> **Goal of the exercise**
Look in the material below for the line holding "Researchers developed a". Set it down exactly, with each later line up to and including the line holding "In the model, the".

> **Records for the task**
######

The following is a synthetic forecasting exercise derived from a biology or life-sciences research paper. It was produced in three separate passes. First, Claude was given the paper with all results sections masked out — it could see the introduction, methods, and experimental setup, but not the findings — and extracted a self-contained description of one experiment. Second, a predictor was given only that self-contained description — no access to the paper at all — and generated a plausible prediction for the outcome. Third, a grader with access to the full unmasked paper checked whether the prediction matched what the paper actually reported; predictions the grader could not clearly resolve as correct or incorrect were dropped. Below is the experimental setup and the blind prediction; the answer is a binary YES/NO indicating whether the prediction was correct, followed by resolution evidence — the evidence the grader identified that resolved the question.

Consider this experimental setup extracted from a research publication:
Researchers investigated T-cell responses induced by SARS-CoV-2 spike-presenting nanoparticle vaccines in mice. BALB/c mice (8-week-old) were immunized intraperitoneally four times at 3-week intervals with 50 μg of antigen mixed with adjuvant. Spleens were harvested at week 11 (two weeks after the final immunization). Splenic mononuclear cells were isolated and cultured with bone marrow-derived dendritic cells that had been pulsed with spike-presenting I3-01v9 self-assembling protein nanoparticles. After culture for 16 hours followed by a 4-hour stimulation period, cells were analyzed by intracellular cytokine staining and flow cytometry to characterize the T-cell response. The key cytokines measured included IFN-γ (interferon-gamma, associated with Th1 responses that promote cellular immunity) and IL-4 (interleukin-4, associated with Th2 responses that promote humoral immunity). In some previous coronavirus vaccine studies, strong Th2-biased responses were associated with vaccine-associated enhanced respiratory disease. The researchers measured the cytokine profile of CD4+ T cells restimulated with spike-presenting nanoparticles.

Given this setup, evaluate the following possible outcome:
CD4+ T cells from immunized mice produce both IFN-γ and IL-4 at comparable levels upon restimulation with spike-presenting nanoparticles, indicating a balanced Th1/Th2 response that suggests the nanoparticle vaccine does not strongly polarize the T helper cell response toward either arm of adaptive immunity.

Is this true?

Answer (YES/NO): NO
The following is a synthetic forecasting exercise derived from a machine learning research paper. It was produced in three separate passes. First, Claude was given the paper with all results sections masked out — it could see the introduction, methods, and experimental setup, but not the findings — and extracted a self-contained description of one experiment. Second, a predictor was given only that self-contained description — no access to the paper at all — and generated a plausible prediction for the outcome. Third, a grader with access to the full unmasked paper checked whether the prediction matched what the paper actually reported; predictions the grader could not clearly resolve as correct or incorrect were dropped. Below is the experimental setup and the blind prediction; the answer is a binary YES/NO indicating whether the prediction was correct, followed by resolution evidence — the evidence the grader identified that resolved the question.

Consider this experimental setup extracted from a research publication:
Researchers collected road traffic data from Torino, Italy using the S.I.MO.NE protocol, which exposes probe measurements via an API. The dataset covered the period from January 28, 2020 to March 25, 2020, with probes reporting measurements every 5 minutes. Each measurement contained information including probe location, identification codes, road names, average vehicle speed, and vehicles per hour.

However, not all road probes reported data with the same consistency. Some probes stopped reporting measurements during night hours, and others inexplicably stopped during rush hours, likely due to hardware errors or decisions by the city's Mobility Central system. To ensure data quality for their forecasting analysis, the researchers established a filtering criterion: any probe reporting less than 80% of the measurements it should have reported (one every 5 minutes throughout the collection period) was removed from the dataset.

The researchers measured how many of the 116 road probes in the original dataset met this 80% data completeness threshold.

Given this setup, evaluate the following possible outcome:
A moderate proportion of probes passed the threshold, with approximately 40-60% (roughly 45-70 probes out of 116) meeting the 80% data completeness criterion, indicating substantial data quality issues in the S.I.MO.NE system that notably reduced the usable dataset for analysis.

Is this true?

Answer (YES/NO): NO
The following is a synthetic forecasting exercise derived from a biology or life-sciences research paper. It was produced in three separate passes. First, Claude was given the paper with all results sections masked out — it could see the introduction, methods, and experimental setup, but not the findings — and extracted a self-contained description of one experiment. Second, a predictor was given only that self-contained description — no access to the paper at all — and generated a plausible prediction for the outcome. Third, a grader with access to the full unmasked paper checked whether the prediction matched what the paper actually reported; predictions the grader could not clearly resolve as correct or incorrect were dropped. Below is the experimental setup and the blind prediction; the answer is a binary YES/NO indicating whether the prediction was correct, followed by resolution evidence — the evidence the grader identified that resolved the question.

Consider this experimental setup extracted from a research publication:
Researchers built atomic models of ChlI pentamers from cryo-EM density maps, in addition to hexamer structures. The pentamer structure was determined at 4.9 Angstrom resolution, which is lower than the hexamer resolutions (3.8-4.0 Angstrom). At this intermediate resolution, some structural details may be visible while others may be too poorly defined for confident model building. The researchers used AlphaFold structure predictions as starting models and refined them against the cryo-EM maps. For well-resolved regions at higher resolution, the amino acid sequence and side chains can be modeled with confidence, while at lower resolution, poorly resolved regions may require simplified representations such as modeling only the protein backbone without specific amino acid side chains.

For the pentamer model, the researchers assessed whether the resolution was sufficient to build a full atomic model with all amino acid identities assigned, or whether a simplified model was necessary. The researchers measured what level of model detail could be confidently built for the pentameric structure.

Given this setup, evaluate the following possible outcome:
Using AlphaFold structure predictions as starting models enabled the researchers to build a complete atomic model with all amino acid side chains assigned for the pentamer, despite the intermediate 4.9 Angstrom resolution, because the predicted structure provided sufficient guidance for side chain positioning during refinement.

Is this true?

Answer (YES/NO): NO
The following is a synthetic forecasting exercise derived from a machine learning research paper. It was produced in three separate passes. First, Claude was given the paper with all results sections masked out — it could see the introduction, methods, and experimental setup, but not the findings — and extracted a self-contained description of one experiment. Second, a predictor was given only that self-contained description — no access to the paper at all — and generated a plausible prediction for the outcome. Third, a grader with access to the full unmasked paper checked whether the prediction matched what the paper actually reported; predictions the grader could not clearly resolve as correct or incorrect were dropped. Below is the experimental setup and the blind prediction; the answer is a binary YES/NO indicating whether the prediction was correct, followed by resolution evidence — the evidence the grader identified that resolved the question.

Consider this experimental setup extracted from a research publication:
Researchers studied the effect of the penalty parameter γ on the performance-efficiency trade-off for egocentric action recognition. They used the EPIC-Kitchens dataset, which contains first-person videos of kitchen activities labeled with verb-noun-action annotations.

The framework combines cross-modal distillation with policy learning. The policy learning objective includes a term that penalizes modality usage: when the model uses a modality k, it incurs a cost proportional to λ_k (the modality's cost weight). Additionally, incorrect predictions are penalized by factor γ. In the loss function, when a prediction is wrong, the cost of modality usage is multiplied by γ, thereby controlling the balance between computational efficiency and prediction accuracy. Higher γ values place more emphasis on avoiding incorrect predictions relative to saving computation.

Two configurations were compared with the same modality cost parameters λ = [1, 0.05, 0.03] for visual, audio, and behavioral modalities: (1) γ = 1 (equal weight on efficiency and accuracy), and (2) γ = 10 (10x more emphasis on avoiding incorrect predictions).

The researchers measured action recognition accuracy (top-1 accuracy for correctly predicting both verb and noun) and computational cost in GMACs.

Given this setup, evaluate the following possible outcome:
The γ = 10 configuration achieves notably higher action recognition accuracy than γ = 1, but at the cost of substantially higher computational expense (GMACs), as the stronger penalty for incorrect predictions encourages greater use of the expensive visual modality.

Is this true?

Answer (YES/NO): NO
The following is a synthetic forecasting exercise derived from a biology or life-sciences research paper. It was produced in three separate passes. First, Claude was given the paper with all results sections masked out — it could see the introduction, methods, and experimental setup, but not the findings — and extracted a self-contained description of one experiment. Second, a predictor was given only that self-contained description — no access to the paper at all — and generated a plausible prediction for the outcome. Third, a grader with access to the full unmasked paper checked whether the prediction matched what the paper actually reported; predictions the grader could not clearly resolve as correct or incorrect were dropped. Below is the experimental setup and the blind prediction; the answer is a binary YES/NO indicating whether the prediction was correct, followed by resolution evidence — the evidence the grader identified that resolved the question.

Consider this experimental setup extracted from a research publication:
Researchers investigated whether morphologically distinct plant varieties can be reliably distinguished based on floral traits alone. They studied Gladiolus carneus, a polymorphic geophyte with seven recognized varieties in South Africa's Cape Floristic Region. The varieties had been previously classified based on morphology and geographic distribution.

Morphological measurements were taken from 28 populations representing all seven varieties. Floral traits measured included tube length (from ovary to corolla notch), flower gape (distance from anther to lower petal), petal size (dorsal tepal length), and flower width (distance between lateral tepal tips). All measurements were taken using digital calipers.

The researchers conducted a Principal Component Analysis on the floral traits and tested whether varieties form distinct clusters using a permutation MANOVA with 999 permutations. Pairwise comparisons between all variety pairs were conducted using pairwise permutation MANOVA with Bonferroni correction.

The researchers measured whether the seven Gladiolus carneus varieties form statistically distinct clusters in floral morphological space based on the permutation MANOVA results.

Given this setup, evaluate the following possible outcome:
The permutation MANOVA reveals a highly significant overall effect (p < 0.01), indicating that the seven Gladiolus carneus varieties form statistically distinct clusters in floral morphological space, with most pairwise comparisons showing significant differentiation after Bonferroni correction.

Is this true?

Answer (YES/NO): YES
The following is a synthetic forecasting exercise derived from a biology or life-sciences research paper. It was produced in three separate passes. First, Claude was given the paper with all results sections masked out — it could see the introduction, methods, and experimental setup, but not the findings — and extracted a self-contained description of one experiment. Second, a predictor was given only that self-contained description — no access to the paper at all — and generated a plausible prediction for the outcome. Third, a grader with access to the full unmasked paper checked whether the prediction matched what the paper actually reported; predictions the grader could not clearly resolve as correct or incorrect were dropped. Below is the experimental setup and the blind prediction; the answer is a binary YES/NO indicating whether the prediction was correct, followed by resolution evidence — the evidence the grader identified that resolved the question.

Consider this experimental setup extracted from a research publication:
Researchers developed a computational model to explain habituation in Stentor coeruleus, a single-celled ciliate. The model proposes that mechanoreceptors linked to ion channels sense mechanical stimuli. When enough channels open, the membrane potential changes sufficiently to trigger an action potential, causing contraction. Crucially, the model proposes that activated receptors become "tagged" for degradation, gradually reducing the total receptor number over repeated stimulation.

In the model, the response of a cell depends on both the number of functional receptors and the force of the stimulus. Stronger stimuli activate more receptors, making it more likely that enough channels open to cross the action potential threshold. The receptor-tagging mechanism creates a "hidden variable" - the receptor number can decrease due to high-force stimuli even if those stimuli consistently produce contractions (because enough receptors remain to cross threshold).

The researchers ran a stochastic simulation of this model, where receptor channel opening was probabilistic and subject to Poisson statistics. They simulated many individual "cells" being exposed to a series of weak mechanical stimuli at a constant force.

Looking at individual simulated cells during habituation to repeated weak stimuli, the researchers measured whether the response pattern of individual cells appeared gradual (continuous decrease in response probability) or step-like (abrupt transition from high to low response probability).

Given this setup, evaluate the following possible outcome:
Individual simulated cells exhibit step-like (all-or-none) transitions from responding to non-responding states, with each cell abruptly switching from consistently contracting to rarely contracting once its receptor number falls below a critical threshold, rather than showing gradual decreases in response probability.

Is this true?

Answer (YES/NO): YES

######

> **Solved problem**
Researchers developed a computational model to explain habituation in Stentor coeruleus, a single-celled ciliate. The model proposes that mechanoreceptors linked to ion channels sense mechanical stimuli. When enough channels open, the membrane potential changes sufficiently to trigger an action potential, causing contraction. Crucially, the model proposes that activated receptors become "tagged" for degradation, gradually reducing the total receptor number over repeated stimulation.

In the model, the response of a cell depends on both the number of functional receptors and the force of the stimulus. Stronger stimuli activate more receptors, making it more likely that enough channels open to cross the action potential threshold. The receptor-tagging mechanism creates a "hidden variable" - the receptor number can decrease due to high-force stimuli even if those stimuli consistently produce contractions (because enough receptors remain to cross threshold).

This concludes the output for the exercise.